Start of Entries supplied
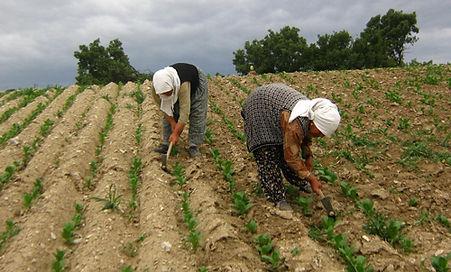 tütün çapası, tütün işçileri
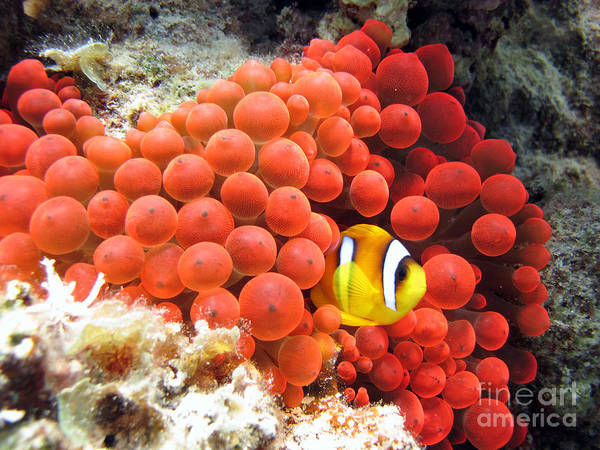 Red Sea Anemonefish In Red Anemone Poster
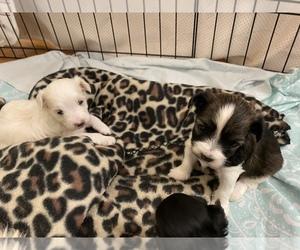 Maltichon-Yo-Chon Mix Puppy for sale in UNIONTOWN, OH, USA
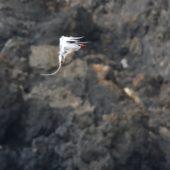 Faeton białosterny, Red-billed Tropicbird, Phaeton aethereus, Praia Cliffs, Saot Tiago, Wyspy Zielonego Przylądka, 20.02.2015 (8) (Cape Verde)
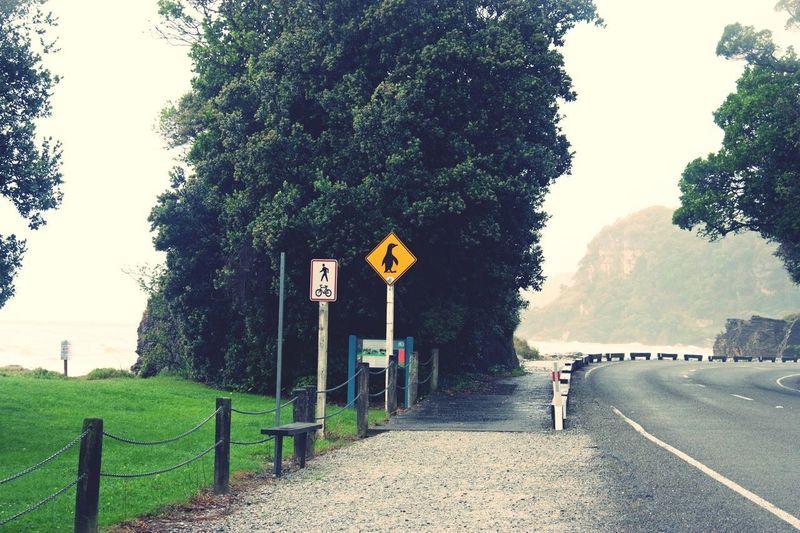 Travel Destinations Wanderlust Drivecarefully New Zealand EyeEm Nature Lover Lovethisplace Dontdrinkanddrive Penguin Road Sign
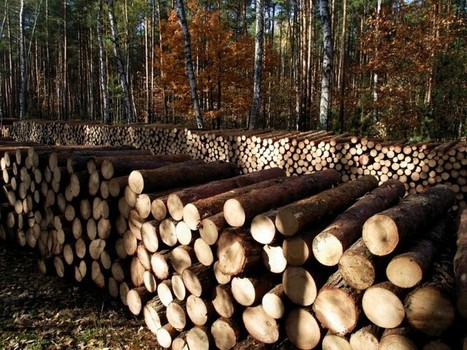 Forest and timberland markets ripe for investment | Timberland Investment | Scoop.it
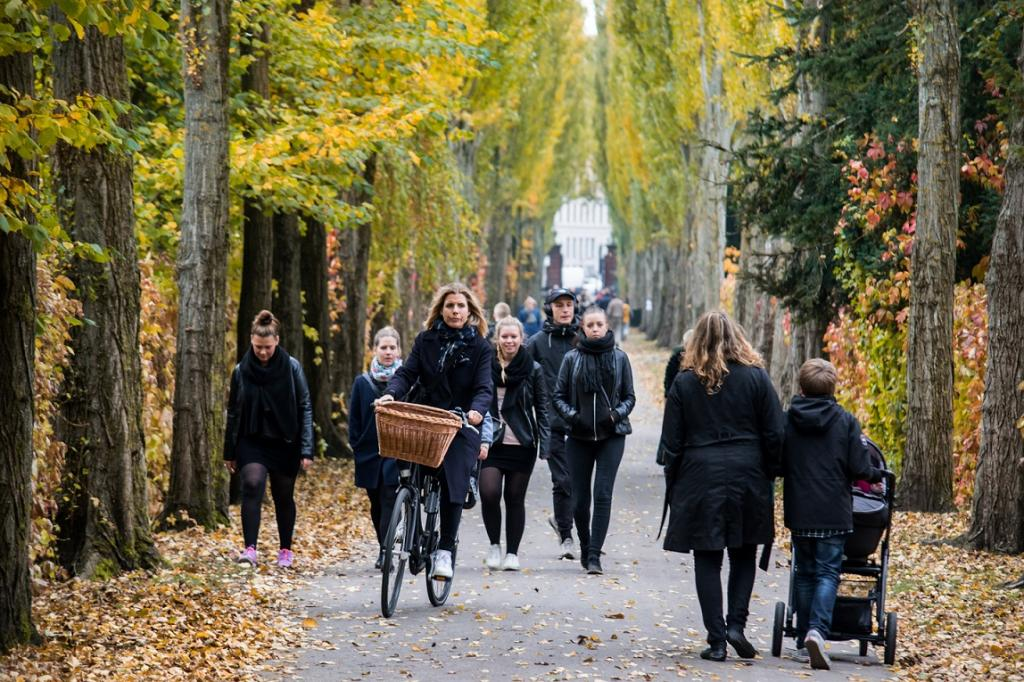 Past research has shown positive association between percentage of green space in living environment and perceived general health of residents. Credit: Kristoffer Trolle / Flickr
End of Entries supplied
[Aim of the exercise] The data above should be set down again exactly, with the pictures omitted.

[Response below]
 tütün çapası, tütün işçileri
 Red Sea Anemonefish In Red Anemone Poster
 Maltichon-Yo-Chon Mix Puppy for sale in UNIONTOWN, OH, USA
 Faeton białosterny, Red-billed Tropicbird, Phaeton aethereus, Praia Cliffs, Saot Tiago, Wyspy Zielonego Przylądka, 20.02.2015 (8) (Cape Verde)
 Travel Destinations Wanderlust Drivecarefully New Zealand EyeEm Nature Lover Lovethisplace Dontdrinkanddrive Penguin Road Sign
 Forest and timberland markets ripe for investment | Timberland Investment | Scoop.it
 Past research has shown positive association between percentage of green space in living environment and perceived general health of residents. Credit: Kristoffer Trolle / Flickr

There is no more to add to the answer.